══ Texto ══
La obra irreductible de Djuna Barnes
Alguien lo nombraba en una vieja encuesta a escritores sobre los mejores libros del siglo XX, entreverado entre los predecibles Ulises, En busca del tiempo perdido o Ficciones. A partir de ese momento El bosque de la noche, la novela de Djuna Barnes (1892-1982), fue pura expectativa, un ítem inconseguible. Cuando por fin di con un ejemplar, años después, fue en inglés (Nightwood) y en una edición que replicaba la tapa gris estadounidense, con tres hojitas casi abstractas, de la posguerra. La mesura contradice lo que hay entre las tapas.
"El bosque de la noche es para Siri Hustvedt, contra la versión de T.S. Eliot, “un carnaval tierno y obsceno”"
En 1937, cuando se publicó en Inglaterra, El bosque de la noche llevaba un prólogo de T.S Eliot. El poeta modernista –que lo editó en Faber&Faber– anota ahí que los libros que merecen presentación son aquellos que resulta impertinente presentar. Quería decir, es de suponer, que hay novelas que exceden la interpretación y tienen la resistencia de una obra pictórica. En todo caso, el texto de Eliot –deudor de una época– estableció la idea de que en el libro hay que buscar “la excelencia de un estilo, la belleza de la frase, la brillantez del ingenio y de la caracterización y un sentido del horror y de la fatalidad digno de la tragedia isabelina”. Eliot apunta a los lectores de poesía: “Una prosa viva –dice– exige algo que el lector de novelas corriente no está dispuesto a dar”. Y es cierto: solo que esa es la parte más cegadora del iceberg.
═══
══ Datos en bruto ══
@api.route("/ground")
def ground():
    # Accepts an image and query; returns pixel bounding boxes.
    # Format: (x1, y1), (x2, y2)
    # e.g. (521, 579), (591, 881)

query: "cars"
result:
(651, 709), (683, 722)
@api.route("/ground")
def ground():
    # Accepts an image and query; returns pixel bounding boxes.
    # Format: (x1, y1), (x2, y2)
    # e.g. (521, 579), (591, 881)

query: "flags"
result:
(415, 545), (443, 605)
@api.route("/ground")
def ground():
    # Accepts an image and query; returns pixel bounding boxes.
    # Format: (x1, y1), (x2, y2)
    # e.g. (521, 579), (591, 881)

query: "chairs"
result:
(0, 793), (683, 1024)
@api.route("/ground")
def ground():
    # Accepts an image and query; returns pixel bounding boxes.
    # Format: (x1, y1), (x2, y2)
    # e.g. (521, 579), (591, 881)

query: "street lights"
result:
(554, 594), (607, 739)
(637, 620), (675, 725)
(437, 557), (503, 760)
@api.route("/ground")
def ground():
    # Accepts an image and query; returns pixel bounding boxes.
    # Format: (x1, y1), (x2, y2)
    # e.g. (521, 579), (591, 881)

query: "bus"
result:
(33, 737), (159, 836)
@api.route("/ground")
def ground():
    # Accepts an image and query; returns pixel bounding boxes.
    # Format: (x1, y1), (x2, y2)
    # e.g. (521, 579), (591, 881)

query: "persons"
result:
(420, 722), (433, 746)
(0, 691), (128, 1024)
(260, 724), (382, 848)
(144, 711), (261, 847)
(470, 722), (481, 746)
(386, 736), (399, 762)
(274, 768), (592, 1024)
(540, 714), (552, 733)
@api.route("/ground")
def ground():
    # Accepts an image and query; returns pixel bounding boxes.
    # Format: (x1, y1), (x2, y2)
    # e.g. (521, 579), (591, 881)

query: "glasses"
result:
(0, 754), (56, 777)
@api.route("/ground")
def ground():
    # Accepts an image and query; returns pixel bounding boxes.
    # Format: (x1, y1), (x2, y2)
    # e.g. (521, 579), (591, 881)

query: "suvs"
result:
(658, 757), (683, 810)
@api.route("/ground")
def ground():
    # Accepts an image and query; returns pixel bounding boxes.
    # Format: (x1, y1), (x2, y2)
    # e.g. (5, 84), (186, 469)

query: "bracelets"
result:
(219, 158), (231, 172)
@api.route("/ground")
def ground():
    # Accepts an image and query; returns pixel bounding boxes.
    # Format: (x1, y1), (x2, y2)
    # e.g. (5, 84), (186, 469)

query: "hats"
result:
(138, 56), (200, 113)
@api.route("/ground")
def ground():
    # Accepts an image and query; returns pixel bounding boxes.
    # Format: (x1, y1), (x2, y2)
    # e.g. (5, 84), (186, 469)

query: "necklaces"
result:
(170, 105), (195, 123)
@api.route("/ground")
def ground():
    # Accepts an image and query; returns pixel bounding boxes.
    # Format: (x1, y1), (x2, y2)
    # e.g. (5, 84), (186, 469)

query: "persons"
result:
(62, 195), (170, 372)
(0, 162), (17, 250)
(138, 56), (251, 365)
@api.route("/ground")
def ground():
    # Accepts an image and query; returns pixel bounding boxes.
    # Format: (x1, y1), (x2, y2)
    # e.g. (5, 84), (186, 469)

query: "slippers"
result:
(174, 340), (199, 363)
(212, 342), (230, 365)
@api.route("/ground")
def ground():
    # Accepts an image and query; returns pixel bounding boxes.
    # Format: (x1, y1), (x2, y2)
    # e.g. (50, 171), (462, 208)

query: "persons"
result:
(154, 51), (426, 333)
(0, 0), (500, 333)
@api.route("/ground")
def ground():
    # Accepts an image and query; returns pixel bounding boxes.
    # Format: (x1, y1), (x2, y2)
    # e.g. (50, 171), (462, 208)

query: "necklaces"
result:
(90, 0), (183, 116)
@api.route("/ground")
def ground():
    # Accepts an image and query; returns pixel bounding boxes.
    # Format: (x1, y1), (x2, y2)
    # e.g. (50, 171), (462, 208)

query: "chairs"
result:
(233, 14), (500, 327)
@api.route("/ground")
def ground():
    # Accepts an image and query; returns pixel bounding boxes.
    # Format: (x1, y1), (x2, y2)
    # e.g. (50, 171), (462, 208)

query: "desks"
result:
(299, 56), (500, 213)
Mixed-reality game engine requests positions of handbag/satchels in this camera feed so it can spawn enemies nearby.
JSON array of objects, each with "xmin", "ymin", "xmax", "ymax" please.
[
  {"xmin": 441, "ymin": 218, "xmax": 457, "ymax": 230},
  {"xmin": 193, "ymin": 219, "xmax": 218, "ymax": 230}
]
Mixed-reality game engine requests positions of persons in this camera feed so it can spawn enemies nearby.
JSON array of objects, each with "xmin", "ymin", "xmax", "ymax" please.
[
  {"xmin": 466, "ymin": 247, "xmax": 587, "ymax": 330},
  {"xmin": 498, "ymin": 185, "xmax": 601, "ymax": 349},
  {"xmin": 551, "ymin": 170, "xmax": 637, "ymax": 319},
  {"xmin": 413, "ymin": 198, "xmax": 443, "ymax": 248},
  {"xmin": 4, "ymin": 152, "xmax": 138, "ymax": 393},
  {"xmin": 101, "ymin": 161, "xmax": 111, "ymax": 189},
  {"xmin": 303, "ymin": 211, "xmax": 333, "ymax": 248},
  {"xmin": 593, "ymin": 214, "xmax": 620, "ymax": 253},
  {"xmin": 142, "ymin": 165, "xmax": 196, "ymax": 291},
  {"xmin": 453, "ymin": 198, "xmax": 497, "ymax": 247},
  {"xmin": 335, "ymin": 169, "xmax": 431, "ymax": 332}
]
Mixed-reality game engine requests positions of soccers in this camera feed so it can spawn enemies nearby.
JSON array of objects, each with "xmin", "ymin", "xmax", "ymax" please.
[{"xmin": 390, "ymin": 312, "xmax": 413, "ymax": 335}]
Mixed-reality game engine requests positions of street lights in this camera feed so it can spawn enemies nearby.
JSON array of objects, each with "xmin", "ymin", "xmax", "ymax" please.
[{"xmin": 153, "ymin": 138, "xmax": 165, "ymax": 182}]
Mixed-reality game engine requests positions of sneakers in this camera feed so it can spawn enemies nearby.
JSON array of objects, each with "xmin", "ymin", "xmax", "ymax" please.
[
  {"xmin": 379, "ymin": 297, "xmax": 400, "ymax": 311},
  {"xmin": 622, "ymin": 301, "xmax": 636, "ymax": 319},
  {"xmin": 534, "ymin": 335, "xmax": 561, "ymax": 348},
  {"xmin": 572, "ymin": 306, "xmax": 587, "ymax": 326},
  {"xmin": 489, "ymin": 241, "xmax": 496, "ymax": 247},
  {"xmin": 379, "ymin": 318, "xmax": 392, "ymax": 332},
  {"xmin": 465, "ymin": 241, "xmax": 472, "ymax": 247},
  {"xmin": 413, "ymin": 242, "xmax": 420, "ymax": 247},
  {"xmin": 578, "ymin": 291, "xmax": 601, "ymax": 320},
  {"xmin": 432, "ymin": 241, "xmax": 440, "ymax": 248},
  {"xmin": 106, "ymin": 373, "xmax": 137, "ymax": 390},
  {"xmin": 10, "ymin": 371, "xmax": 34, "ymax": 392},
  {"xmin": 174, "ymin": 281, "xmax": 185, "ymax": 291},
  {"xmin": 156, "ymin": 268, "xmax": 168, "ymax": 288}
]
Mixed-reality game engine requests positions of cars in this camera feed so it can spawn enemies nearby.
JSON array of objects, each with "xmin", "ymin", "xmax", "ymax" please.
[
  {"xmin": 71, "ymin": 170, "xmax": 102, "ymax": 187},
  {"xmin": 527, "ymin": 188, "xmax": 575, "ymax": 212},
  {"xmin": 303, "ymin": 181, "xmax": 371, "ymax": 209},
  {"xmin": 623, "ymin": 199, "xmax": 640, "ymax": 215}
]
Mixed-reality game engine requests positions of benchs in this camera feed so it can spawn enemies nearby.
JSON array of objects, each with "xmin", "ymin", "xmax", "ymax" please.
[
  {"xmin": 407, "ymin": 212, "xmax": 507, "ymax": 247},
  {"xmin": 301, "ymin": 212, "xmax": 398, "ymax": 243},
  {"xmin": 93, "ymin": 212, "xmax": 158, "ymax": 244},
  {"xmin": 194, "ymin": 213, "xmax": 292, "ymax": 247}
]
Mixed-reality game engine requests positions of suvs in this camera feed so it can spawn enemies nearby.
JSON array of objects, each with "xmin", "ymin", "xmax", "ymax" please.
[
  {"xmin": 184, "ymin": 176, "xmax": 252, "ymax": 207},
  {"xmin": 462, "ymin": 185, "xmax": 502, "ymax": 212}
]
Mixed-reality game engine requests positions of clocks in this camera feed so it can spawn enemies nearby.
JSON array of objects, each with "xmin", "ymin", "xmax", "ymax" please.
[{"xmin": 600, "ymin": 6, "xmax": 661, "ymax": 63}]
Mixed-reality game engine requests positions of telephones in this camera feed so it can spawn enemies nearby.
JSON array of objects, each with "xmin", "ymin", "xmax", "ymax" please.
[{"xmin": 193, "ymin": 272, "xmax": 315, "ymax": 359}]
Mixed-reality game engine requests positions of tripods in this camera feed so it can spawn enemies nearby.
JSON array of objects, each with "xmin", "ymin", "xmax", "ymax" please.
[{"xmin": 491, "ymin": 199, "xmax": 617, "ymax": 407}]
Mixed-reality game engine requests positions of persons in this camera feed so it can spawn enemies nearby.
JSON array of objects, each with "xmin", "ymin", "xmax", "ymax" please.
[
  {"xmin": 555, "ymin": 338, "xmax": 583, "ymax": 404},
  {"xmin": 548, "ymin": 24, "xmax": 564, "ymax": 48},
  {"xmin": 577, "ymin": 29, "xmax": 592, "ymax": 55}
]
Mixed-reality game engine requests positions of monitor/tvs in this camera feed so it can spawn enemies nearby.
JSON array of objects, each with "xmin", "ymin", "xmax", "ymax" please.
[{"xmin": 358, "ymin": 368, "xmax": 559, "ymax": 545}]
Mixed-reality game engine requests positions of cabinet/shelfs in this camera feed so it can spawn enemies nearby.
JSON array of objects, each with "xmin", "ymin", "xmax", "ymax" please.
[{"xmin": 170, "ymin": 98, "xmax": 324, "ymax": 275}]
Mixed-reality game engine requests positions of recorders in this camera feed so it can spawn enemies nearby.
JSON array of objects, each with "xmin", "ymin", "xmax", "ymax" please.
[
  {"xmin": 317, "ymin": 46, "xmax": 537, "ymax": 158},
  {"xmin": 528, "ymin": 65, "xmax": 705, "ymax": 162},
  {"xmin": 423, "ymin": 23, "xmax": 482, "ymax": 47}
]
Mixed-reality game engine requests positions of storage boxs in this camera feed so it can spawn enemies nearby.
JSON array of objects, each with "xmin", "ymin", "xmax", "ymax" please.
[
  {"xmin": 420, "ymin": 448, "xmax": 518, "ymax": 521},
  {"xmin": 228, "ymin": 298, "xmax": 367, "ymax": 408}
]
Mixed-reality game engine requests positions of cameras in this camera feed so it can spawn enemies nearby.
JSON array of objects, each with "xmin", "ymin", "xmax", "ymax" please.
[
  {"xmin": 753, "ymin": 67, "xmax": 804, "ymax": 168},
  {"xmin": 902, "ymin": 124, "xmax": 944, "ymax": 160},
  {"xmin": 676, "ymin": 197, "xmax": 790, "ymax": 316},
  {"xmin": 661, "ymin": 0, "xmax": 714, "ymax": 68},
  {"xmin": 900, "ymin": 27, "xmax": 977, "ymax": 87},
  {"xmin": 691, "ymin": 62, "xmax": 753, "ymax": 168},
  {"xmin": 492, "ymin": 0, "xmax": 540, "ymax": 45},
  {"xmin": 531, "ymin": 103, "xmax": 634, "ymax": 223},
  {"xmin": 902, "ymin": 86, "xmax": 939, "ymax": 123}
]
═══
◆ **Tarea A**
En el texto sobre Djuna Barnes, ¿en qué año se publicó El bosque de la noche en Inglaterra?
◆ **Tarea B**
Copia del texto sobre Djuna Barnes el tramo que va desde "La obra irreductible" hasta "entre las tapas.".
◆ **Tarea C**
Sigue escribiendo el texto sobre la obra de Djuna Barnes a partir de donde se corta.

◆ **Respuesta A**
En 1937.

◆ **Respuesta B**
La obra irreductible de Djuna Barnes
Alguien lo nombraba en una vieja encuesta a escritores sobre los mejores libros del siglo XX, entreverado entre los predecibles Ulises, En busca del tiempo perdido o Ficciones. A partir de ese momento El bosque de la noche, la novela de Djuna Barnes (1892-1982), fue pura expectativa, un ítem inconseguible. Cuando por fin di con un ejemplar, años después, fue en inglés (Nightwood) y en una edición que replicaba la tapa gris estadounidense, con tres hojitas casi abstractas, de la posguerra. La mesura contradice lo que hay entre las tapas.

◆ **Respuesta C**
Todavía hoy El bosque de la noche sigue siendo, con sus espirales estéticas, una obra difícil. Djuna Barnes, por pura influencia de Joyce o por mejor saltar de máscara en máscara, cruza lo moderno de entonces con la retórica anacrónica y la oralidad, lo sublime con lo bajo. La trama transcurre en una París cosmopolita y bohemia, en la estela de la “generación perdida” del período de entreguerras, errante y dispendiosa. Sin embargo, una estrategia notoria –y debió de serlo ya en su época, Eliot o no Eliot– es que nada es por completo lo que parece: las representaciones fijas, incluidas las de género, están siempre entre paréntesis. Hay un médico, el doctor Matthew O’Connor, que aglutina la historia con sus extraños monólogos, pero el personaje que cataliza la acción tiene nombre epiceno. Se llama Robin Vote –”una chica alta con cuerpo de muchacho”– que irá sembrando una confusión destructiva entre los suyos (su esposo, su hijo) y las dos mujeres que se desviven por ella (Nora Flood y Jenny Petherbridge). A su manera, Barnes anticipa por décadas, sin la radicalidad ideológica declarada, a Teorema, de Pasolini.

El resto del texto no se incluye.